True follies are rare, fantastic and filled with inexplicable joy. Bad movies are far more common. The thought of a total bomb detonating onscreen is a ripe prospect, until a doomed movie demonstrates that it is just bad, as minute by minute, hour by hour, you sit through one like “Eternals,” awaiting the sweet release of the mid-credit and post-credit scenes.”Eternals” could be the MCUinex needed to clear the pipes of the frantic Marvel Cinematic Universe, but who knows? It could well be a colossal smash.
Who are Eternals? The press kit is more lucid than the clipped opening crawl: “The Eternals on Earth are a diverse and powerful group—a combination of thinkers and fighters, sharing the same cosmic energy, which manifests itself in different powers within each individual. When they work together these powers complement each other. When they are off-duty, they act like any other dysfunctional family group, supporting one another and squabbling in equal measures.” Or, as Agatha Christie might put it, “Ten Little Bores.”
Based on a comic from 1976 under the hand of Jack Kirby, one arid passage had me drifting off, to the story behind the story beyond this story, to an apocryphal phantasm of how the comics could have created in dirty, fervid 1970s New York City, fueled by tattered paperbacks of Erich von Däniken’s “Chariots of the Gods,” butt-ends and cardboard cups of Greek diner coffee (not a few flask-infused), then how all those drawings and lettering became blobs of color, slightly out of register and printed on the cheapest newsprint. I don’t know what Marvel’s offices looked like in 1976, but why not a nicotine-stained Manhattan walkup like the 1940s-style office the Coen brothers wrote their screenplays in for so many years? The couches would be tattered but stuffed with the dreams of so many naps.
During postproduction of “Eternals,” co-writer-director Chloe Zhao made her Oscar-sweeping “Nomadland”; only she can tell whether any aspect of that movie was in reaction to what she had shot for the two hours and thirty-seven minutes of the confounding bombast of this character-spinning millennia-spanning farrago of interlocking pageants. The attractive cast includes Salma Hayek, Brian Tyree Henry, Angelina Jolie, Gemma Chan, Barry Keoghan, Don Lee, Richard Madden, Kumail Nanjiani and Lauren Ridloff. Zhao’s film displays a spectrum of representation as matter-of-fact, but what does that matter when a movie, its characters speaking a parlance of hodgepodge and bullshit as quotidian, is bad, both lackluster and hyperkinetic? It is good to see a range of characters and cultures and accents, even in bad movies. Still, the accents range from succotash to farrago: Angelina Jolie is particularly good as hailing from no part of Britain, but all parts of Britain.
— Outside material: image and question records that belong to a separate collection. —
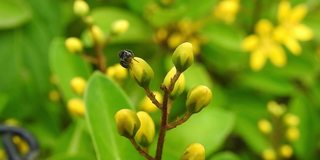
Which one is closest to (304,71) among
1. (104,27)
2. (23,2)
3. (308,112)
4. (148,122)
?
(308,112)

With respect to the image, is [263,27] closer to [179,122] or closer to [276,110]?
[276,110]

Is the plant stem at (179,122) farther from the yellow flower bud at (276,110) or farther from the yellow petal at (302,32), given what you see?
the yellow petal at (302,32)

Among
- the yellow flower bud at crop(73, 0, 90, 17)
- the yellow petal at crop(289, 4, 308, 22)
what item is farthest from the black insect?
the yellow petal at crop(289, 4, 308, 22)

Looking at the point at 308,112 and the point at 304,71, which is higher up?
the point at 304,71

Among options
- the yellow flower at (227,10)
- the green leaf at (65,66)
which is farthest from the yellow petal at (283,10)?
the green leaf at (65,66)

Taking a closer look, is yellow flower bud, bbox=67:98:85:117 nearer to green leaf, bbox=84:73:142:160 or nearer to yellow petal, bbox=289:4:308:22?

There’s a Black gay character who creates technology and passes it along to humanity, which isn’t advanced enough to develop it on its own. Humanity: stupid! Stupid humanity! (Now here’s Angelina Jolie in a white gown that is never soiled or stained across millennia: where’s that technology?) The inventor is given his own genocide: we see the nuclear cloud rise over Hiroshima, and then we cut to him crouching in the wreckage, ruing that he had created the technology. The effect is obscene as well as the most beautifully designed and photographed scene in the entire effort.
And of course, “Eternals” just has to be one more entry in the ranks of Marvel neocolonialist bow-to-dominion myths, with overseers who are just like us, except they are immortal overseers, eternally, who oversee us forever, at least until they are killed by other overseers. Behold! A brace of neo-colonialist sky-mommies and sky-daddies who live a meaningless existence except to be reincarnated to destroy unnumbered planets and their population. There’s also the suggestion of life as full-on simulation, as in the lot of latter-day theories recently beloved by NPR. Plus, here’s a dude at NPR who bullet-points reasons, in over 2,500 words, where he insists that “Eternals” is pretty good because it’s different from other Marvel Studios window displays, which could be convincing, that is, if you never see “Eternals.”